Au début du XIXe siècle, l'état de pauvreté dans lequel vivent les ouvriers des manufactures puis des usines suscite l'étonnement, la stupeur et bientôt la peur de leurs contemporains. Pour le décrire, le français emprunte à l'anglais le terme de paupérisme. On découvre une indigence qui n'est pas due à l'absence de travail mais à la nouvelle organisation du travail née de la révolution industrielle. Le travail ouvrier se caractérise par son insécurité permanente : "Ces populations de travailleurs, de plus en plus pressés, n'ont même pas la sécurité d'être toujours employés ; l'industrie qui les a convoquées ne les fait venir que lorsqu'elle a besoin d'elles et sitôt qu'elle peut s'en passer, elle les abandonne sans le moindre souci."(Eugène Buret). Cette indigence moderne, étroitement liée aux nouvelles exigences de productivité, marque un contraste absolu avec l'optimisme libéral du XVIIIe siècle, fort de la croyance en un "capitalisme utopique".
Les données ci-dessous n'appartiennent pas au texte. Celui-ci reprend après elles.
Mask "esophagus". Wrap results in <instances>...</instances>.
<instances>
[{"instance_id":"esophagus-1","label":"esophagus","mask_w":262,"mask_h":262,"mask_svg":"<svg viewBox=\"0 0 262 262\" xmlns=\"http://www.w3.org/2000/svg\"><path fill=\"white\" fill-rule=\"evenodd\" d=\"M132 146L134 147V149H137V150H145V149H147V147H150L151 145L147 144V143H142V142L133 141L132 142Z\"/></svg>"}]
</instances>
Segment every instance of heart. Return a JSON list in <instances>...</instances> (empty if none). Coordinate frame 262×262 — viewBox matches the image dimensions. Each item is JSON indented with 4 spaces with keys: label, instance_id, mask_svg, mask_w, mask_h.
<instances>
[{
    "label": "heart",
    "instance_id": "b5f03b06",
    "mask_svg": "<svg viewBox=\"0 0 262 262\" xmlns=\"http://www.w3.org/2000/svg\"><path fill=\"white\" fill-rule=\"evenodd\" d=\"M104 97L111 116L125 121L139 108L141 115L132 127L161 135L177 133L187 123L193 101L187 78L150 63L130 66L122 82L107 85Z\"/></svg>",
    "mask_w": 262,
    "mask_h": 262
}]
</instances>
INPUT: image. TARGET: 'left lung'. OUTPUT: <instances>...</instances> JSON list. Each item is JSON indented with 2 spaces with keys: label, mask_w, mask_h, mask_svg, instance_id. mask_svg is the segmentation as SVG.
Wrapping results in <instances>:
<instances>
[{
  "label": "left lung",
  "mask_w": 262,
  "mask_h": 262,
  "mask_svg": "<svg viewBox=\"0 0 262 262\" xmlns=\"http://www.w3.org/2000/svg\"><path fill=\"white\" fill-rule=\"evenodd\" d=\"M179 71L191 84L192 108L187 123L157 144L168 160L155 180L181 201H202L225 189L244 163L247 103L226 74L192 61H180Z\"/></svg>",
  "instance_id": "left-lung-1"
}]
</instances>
A la misère matérielle, s'ajoute, dans les récits, la dégradation morale. Les centres urbains sont malsains, les modes de vie des familles ouvrières y sont dégradés, les moeurs dépravées ; la promiscuité des sexes et des âges règne ; les hommes sont livrés au vice, à la violence et à l'alcool, les femmes à l'inconduite et à la prostitution, les enfants à la perversité. Aux yeux de la bourgeoisie, ces "classes laborieuses" se transforment bien vite en "classes dangeureuses" (selon le titre de l'ouvrage de Louis Chevalier). L'ordre politique et social est menacé. On peut lire dans le Journal des débats au lendemain de la révolte des canuts lyonnais en 1831 : "Les barbares qui menacent la société ne sont point en Caucase, ni dans les steppes de la Tartarie. Ils sont dans les faubourgs de nos villes manufacturières". Dans les années 1970, après plusieurs décennies de croissance et de généralisation de la protection sociale, la pauvreté réapparaît dans le débat public à travers les figures des "nouvaux pauvres", des "précaires" et des "exclus". Les mots ont changé, la perspective aussi : c'est la question de la réintégration  des exclus dans la société qui est désormais posée et non plus celle de la menace qu'ils représentent pour l'ordre établi.

La pauvreté absolue renvoie à la définition d'un minimum vital identiques en tous lieux (la Banque mondiale fixe le seuil à 400 dollars pr an). Mais cette mesure de la pauvreté n'est pas satisfaisante. La pauvreté est en effet un phénomère relatif, variable selon l'époque et avec la société. L'INSEE considère comme pauvre tout ménage dont le revenu est inférieur à la moitié du revenu médian (le revenu médian est le revenu tel que la moitié de la population gagne davantage et l'autre moitié moins). Cependant, à la pauvreté "monétaire" peut s'ajouter une pauvreté "d'existence" (absence de biens d'usage courant) et une pauvreté "subjective" (perceptions des écarts). Depuis une quinzaine d'années, la montée de l'exclusion constitue un fait social majeur théâtralisé par les médias qui alimente une représentation binaire du monde social entre dedans et dehors. L'instauration du RMI en 1988 a conduit à banaliser l'usage de la notion d'exclusion.

Elle ne résulte pas d'une discrimination officielle (l'exclusion au sens de l'apartheid), mais d'un processus de déstabilisation. Elle est la somme d'une série de déficits d'intégration qui dépendent de conditions d'accès au travail, au logement, au savoir, … Il existe des situations d'exclusion sans pauvreté (les chômeurs âgés, les préretraités non volontaires, les personnes âgées). Dans "Faut-il croire au travail ?", Robert Castel restitue le processus d'exclusion dans le champ de la sociologie du travail : il envisage le travail "non pas en tant que rapport technique de production, mais comme support privilégié d'inscription dans la structure sociale". Il définit ainsi trois zones : "l'association travail stable/insertion relationnelle solide caractérise une zone d'inrégration. A l'inverse, l'absence de participation de toute activité productive et l'isolement relationnel conjuguent leurs effets négatifs pour produire de l'exclusion ou plutôt de la désaffiliation. La vulnérabilité sociale est une zone intermédiaire, instable, qui conjugue précarité du travail et fragilité des supports de proximité".